- _TASK LIST_
(a) Using the article on undiagnosed fetal alcohol syndrome, answer each question:
(i) How many special education students in Great Falls schools have been diagnosed with fetal alcohol syndrome?
(ii) What is Carole Kenner's position?
(iii) Which hospital is Cathy McCann with, and what is her role there?
(b) Summarize the article on undiagnosed fetal alcohol syndrome in two sentences.
(c) Extend the article on undiagnosed fetal alcohol syndrome from the point where it stops.

- _SUPPLIED PASSAGE_
_ _ _ _
Many believe cases
of fetal alcohol syndrome go undiagnosed
March 15, 1999
By Eric Newhouse
Of the 1,334 special education students in Great Falls schools, only eight have been diagnosed with fetal alcohol syndrome.
Gail Cleveland, who's in charge of the school district special education program, suspects that fetal alcohol syndrome too frequently goes undiagnosed.
"It requires mothers to admit that they've been drinking during pregnancy," she said. "So they deny it, and the physicians don't press the issue."
"Many physicians don't want to stigmatize these children by labeling them," agreed Carole Kenner, professor of nursing at the University of Cincinnati, "and others do not want to anger affluent clients whose alcohol consumption is considered legal and socially acceptable."
While there are many causes of attention deficit disorder, some doctors believe that fetal alcohol children are among those diagnosed with ADD.
"If you look at FAS behavior — hyperactivity, impulsivity, poor judgment and inability to learn from past experience — it's the same criteria for diagnosing ADD," said Dr. Robin LaDue, a clinical psychologist in Seattle who works with the fetal alcohol syndrome unit at the University of Washington.
"A lot of us feel that ADD is greatly over-diagnosed," added LaDue.
One major difference, she noted, is that fetal alcohol syndrome requires a doctor to prove, or a mother to admit, alcohol use during pregnancy, whereas ADD focuses solely on the symptoms.
Doctor say ADD can stem from causes other than prenatal exposure to alcohol.
Cathy McCann, genetics counselor with Shodair Hospital in Helena, said ADD can be connected to a number of factors.
_ _ _ _
- _GIVEN RECORDS_

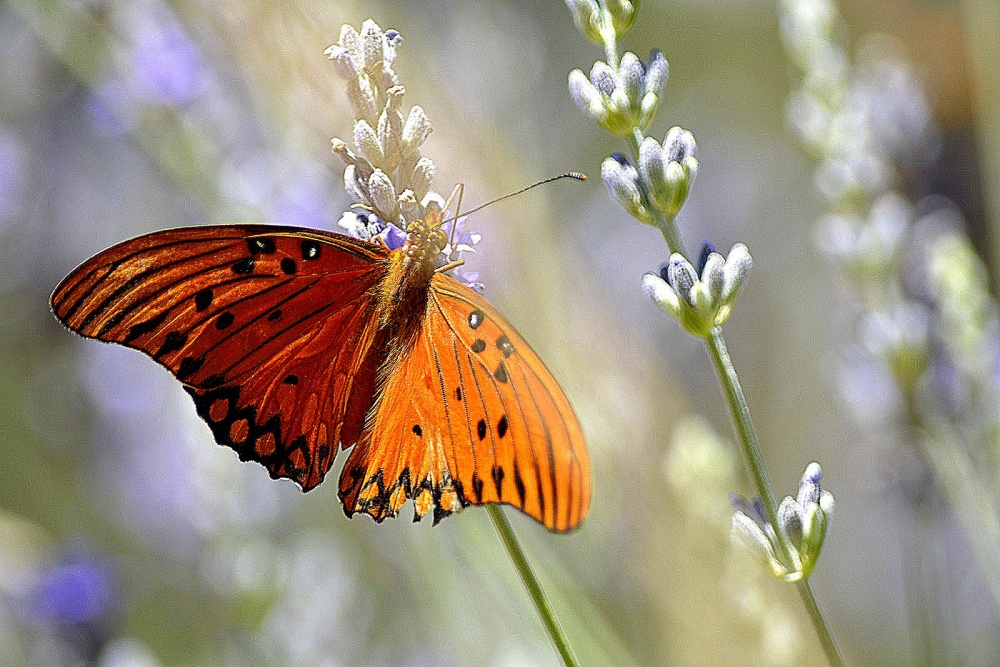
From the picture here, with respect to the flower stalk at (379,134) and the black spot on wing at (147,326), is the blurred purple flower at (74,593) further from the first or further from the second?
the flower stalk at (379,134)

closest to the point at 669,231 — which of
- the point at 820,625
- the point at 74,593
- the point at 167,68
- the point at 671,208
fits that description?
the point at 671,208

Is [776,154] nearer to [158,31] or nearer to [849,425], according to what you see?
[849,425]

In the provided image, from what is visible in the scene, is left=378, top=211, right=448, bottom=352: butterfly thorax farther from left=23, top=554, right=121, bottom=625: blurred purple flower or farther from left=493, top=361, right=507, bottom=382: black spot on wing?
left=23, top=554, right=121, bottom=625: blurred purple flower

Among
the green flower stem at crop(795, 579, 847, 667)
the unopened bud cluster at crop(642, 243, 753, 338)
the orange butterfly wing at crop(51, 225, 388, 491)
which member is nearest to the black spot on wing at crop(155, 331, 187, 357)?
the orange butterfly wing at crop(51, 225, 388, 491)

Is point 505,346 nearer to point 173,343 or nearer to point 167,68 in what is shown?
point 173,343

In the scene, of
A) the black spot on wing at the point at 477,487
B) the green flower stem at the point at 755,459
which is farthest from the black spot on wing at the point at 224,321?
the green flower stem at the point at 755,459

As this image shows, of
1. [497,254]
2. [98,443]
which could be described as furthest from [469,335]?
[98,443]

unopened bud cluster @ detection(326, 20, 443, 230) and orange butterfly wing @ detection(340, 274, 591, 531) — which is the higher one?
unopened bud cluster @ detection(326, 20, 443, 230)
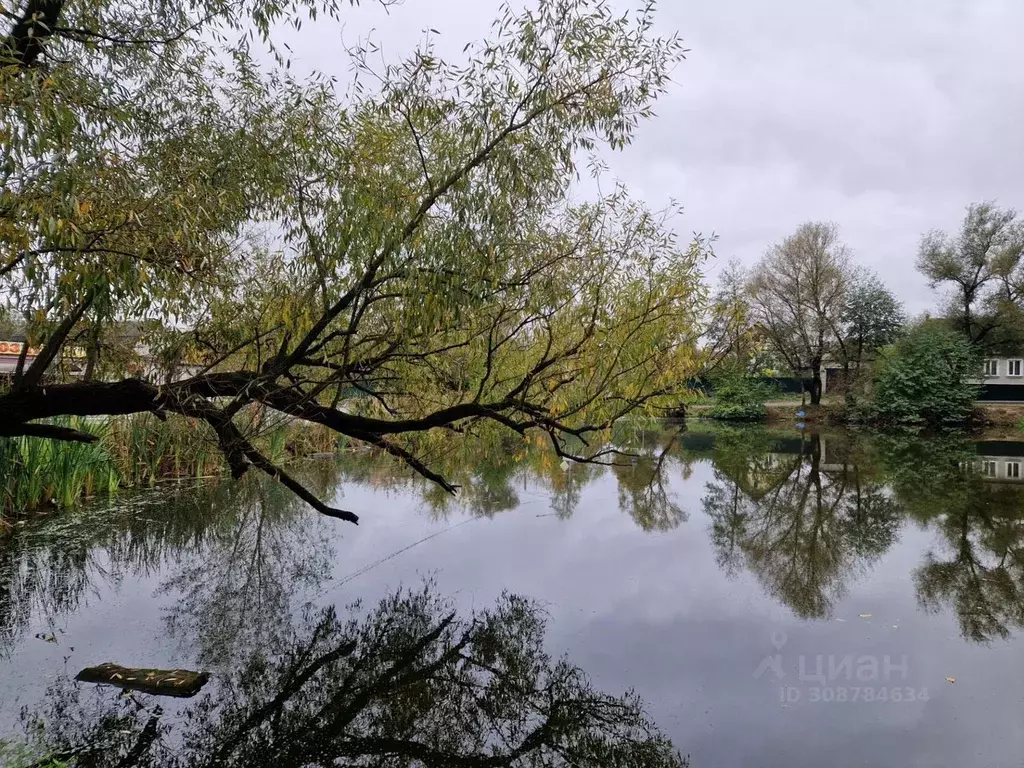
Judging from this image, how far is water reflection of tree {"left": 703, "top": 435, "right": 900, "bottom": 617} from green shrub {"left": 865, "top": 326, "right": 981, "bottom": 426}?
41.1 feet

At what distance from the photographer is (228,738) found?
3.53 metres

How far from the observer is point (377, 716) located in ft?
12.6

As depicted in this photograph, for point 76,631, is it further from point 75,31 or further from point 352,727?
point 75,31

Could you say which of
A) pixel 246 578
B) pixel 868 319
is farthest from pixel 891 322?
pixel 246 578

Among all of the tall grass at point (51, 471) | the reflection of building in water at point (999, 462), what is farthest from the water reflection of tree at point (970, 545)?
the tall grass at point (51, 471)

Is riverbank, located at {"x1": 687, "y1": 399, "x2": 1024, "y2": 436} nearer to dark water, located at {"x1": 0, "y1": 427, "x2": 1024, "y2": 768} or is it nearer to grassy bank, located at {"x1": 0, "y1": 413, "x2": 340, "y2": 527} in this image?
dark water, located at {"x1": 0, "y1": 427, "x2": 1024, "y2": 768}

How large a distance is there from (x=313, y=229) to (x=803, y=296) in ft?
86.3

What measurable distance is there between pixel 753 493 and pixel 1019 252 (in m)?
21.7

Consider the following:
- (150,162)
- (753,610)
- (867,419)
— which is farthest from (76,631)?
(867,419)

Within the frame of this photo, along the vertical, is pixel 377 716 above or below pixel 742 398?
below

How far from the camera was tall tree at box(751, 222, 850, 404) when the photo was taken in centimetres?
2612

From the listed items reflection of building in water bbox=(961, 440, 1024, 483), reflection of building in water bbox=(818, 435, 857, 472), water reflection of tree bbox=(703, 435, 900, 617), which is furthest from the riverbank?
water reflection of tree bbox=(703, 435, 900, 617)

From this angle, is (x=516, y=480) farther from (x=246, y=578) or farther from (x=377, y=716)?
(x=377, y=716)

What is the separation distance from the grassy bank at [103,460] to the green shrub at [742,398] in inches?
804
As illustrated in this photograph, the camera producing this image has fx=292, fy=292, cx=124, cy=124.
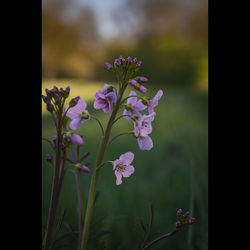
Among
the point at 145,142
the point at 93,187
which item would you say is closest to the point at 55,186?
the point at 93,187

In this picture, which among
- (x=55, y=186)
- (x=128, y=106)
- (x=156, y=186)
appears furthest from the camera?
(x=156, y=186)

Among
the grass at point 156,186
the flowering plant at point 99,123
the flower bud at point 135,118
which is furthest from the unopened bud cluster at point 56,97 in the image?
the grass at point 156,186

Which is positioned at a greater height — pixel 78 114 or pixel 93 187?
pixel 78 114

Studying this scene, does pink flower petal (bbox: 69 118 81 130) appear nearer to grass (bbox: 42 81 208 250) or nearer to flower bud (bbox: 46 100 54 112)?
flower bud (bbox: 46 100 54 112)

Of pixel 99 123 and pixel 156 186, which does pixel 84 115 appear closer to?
_ _ _ _
- _OUTPUTS IN ORDER_
(a)
(i) Eight, out of 1,334.
(ii) She is a professor of nursing at the University of Cincinnati.
(iii) She is a genetics counselor with Shodair Hospital in Helena.

(b) Only eight of the 1,334 special education students in Great Falls schools have been diagnosed with fetal alcohol syndrome, and the district's special education head suspects the condition too often goes undiagnosed because mothers deny drinking during pregnancy and physicians don't press the issue. Some doctors believe fetal alcohol children are among those diagnosed with attention deficit disorder because the behaviors match, though fetal alcohol syndrome requires proof or admission of alcohol use during pregnancy while ADD focuses solely on symptoms.

(c)
"ADD can run in the family, but it also can have an environmental component," McCann said. "It can occur independently or it can occur in conjunction with alcohol."
Dr. Robert Hackford, a behavioral pediatrician at the Great Falls Clinic who deals frequently with ADD children, said it's tough to diagnose the effects of fetal alcohol exposure.
"On a rare occasion, I might make that diagnosis," he said, "but my main approach is to try to identify the problems relating to treatment.
"If a child has signs of attention deficit disorder, the child should be treated," he added, "and I would do that whether there was a diagnosis of FAS or not."
In Great Falls schools, there is no specific category for ADD children. Instead there are three categories — emotionally disturbed, learning disabled, and other health impaired — into which ADD students may be categorized.
In the past nine years, the number of children in those categories has increased by 42 percent — from 513 in 1989-90 to 727 in 1997-98. Classroom teachers currently provide medication, generally Ritalin, to 577 students, said Cleveland.